Em suas razões (Id. 19931747), a fundação apelante impugna, preliminarmente, os benefícios da justiça gratuita concedidos à autora/apelada. No mérito, defende a impossibilidade de a servidora aposentar-se pelo regime próprio previdenciário, pois o seu ingresso se dera sem prévia aprovação em concurso público. Diz que a relação jurídica formalizada entre as partes é celetista. Aduz que o Poder Judiciário não pode substituir a Administração Pública para os fins almejados nesta demanda. Requer o conhecimento e provimento do apelo, a fim de que a ação seja julgada improcedente.
Em contrarrazões (Id. 19931751), a autora, ora apelada, defende, inicialmente, a manutenção dos benefícios da justiça gratuita. Afirma, no mérito, que a Administração Pública não pode lhe negar o direito pretendido, haja vista ter ingressado no serviço público em 1982, com contribuição ao regime próprio previdenciário desde 1992 (Id. 19931724 – p. 22), após transmudação para o regime estatutário em razão do disposto no art. 19 do ADCT. Pede o desprovimento do recurso.
O Ministério Público Superior não apresentou parecer de mérito.
VOTO
I. Juízo de admissibilidade
Preenchidos os pressupostos legais, CONHEÇO do recurso.
II. Preliminar – da impugnação aos benefícios da justiça gratuita
Quanto à referida preliminar, tenho que esta não merece acolhida.
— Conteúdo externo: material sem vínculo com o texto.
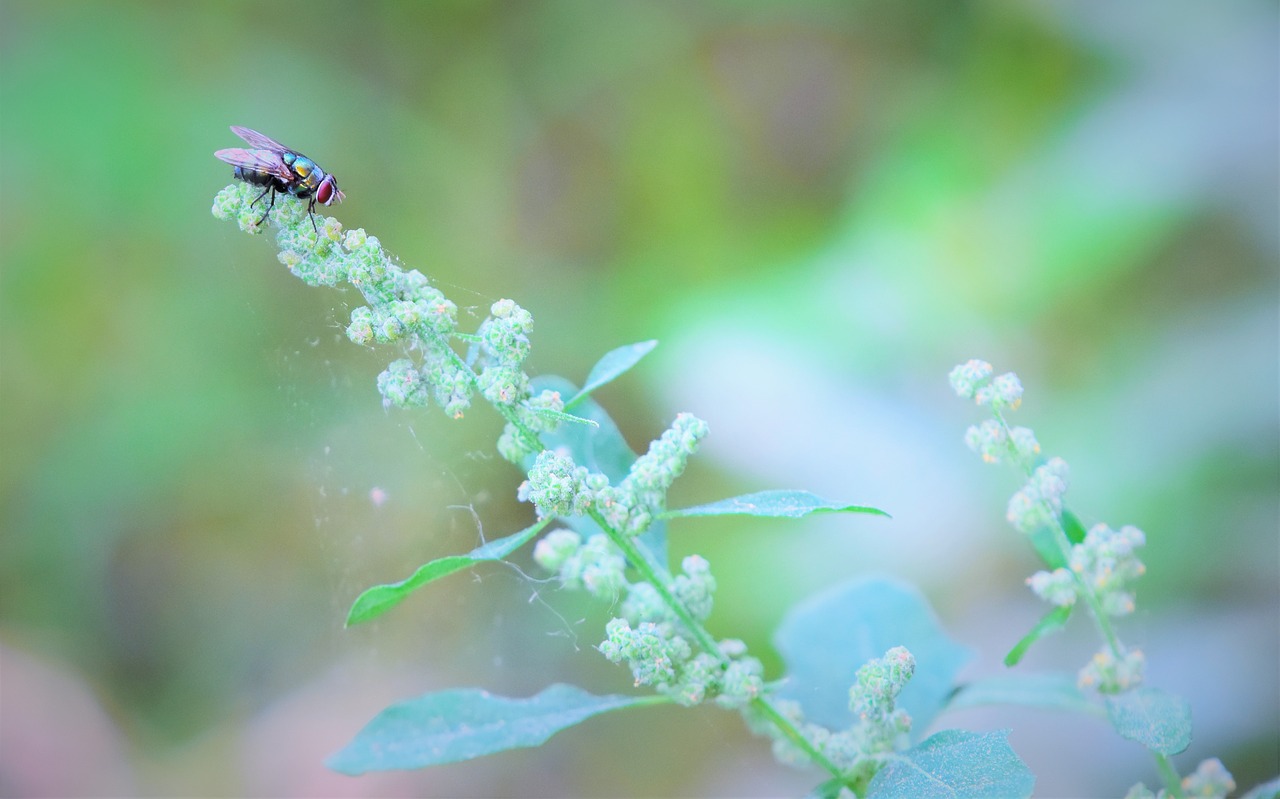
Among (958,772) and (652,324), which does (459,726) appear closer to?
(958,772)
Isso porque a fundação previdenciária apelante não trouxe qualquer prova que infirmasse a presunção legal de hipossuficiência da autora/apelada (art. 99, §3º, do CPC), pessoa idosa e que percebe proventos de aposentadoria no montante de R$ 2.724,26 (dois mil, setecentos e vinte e quatro reais e vinte e seis centavos) (Id. 19931739), abaixo, portanto, de dois salários-mínimos.
Rejeito, assim, a preliminar.
III. Mérito
Versa a questão acerca do direito da autora/apelada, servidor pública estadual, em permanecer vinculada ao RPPS e por meio deste aposentar-se.
No caso em debate, observa-se hipótese de servidora pública que ingressou no serviço público em 1982, sob regime celetista, com contribuição ao regime próprio previdenciário desde 1992 (Id. 19931724 – p. 22), após transmudação para o regime estatutário em razão do disposto no art. 19 do ADCT.
Primeiramente, resta destacar que não se discute na demanda recursal o preenchimento pela autora/apelada dos requisitos para a sua aposentação, mas tão somente o obstáculo administrativo de manter-se vinculada ao RPPS e por este regime receber seus proventos mensais, em razão de não ter ingressado no serviço público mediante concurso.
Pois bem. Sabe-se, por certo, que o Supremo Tribunal Federal, por ocasião do julgamento do RE 1.426.306 (Tema nº 1.254), fixou orientação nos seguintes termos: “Somente os servidores públicos civis detentores de cargo efetivo (art. 40, CF, na redação dada pela EC 20/98) são vinculados ao regime próprio de previdência social, a excluir os estáveis nos termos do art. 19 do ADCT e os demais servidores admitidos sem concurso público”.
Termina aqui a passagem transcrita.